Week-End/SCOPE
VENDREDI 4 SEPTEMBRE 2008


ENTREPRISES

Être à l'écoute de la société

Selon une étude récente, 25% des entreprises mauriciennes seulement sont engagées dans la Corporate Social Responsibility (CSR). En juin dernier, une autre étude de la MEF soulignait également que les entreprises "ne font pas assez" dans ce domaine. Comment se définissent les politiques d'actions sociales au sein des entreprises ? Quelle est la part réservée aux ONGs déjà actives sur le terrain ? Deux groupes importants acceptent de faire le point sur la question.

La publicité de cette petite fille marchant sur des livres pour atteindre les sommets est connue de tous. Elle soutient la campagne My Words My World de la MCB qui consiste à distribuer 125 000 packs éducatifs aux enfants du primaire de Maurice, de Rodrigues et d'Agaléga. Un mois plus tôt, la banque lançait sa première Football Academy à St Hilaire pour les enfants de 7 à 11 ans. Depuis, une 2e a vu le jour à La Porte, dans l'est.
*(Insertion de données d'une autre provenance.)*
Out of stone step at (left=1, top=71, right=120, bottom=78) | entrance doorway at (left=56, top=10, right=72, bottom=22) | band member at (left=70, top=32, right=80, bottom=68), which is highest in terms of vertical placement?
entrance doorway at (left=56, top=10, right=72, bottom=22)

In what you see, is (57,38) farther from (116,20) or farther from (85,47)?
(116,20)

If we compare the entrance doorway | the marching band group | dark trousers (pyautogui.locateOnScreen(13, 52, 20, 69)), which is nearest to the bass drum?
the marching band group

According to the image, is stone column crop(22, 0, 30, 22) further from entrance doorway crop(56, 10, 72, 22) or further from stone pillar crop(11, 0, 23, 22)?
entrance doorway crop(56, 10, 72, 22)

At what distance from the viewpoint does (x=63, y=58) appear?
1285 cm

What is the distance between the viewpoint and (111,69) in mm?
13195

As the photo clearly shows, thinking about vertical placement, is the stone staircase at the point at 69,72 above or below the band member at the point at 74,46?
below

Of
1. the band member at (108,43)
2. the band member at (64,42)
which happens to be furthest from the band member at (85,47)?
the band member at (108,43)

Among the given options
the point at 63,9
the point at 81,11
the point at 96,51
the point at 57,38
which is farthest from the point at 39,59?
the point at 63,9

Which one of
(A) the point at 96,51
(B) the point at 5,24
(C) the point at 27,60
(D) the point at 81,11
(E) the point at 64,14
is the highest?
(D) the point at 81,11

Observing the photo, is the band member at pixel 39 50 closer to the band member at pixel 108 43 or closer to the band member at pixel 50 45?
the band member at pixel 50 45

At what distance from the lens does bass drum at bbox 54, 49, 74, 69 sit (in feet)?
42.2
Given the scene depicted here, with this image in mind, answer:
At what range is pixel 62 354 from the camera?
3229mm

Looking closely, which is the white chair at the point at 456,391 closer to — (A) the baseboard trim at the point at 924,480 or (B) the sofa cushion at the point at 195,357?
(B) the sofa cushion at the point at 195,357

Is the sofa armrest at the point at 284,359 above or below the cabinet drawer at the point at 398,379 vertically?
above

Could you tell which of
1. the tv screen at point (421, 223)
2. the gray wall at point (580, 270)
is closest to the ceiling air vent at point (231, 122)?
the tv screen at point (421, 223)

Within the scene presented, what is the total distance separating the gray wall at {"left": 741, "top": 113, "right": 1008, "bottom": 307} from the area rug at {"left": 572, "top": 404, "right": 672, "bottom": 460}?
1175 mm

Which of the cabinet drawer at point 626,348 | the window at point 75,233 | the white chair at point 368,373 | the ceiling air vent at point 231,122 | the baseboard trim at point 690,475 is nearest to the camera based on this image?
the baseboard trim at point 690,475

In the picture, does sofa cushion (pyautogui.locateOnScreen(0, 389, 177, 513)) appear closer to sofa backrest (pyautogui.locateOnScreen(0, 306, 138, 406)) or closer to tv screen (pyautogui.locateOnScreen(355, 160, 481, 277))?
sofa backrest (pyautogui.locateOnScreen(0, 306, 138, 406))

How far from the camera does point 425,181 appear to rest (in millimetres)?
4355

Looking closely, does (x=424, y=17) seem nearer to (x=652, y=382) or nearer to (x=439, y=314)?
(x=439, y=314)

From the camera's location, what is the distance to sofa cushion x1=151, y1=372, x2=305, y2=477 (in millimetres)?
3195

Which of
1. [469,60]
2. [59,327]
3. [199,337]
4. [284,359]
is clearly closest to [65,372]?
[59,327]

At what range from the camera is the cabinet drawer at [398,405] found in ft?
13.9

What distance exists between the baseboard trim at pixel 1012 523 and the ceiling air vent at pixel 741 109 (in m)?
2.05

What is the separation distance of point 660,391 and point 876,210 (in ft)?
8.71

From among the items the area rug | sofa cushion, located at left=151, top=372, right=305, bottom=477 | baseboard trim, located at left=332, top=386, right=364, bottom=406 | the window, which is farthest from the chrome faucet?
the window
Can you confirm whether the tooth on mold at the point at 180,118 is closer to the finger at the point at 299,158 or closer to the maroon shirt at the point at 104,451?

Tous ces projets font partie des actions sociales de la MCB qui, depuis mars de cette année, a donné une nouvelle impulsion à sa politique de CSR. "La MCB a toujours été très présente dans le social à Maurice. Cela fait 170 ans déjà. Nous n'avons pas attendu que le CSR se formalise pour nous lancer", dit Vanessa de Spéville, responsable de la communication.

Budget. 1% des profits avant impôts de la MCB est ainsi dédié au social. Pour l'année financière 2007-2008, cette somme s'élevait à Rs 23M. Cinq champs d'action prioritaires ont été identifiés et le budget est ainsi réparti : Éducation (30%), Soulagement de la pauvreté (25%), Environnement (15%), Arts et Culture (10%), Sports (10%). 10% sont consacrés à des actions diverses. "Nous travaillons en étroite collaboration avec les ONG et autres personnes sur le terrain. Pour la Football Academy par exemple, nous avons travaillé avec la MFA. De même, à travers notre réseau d'agences dans l'île, nous sommes sur le terrain et faisons le suivi. Il ne s'agit pas seulement de financer", poursuit-elle.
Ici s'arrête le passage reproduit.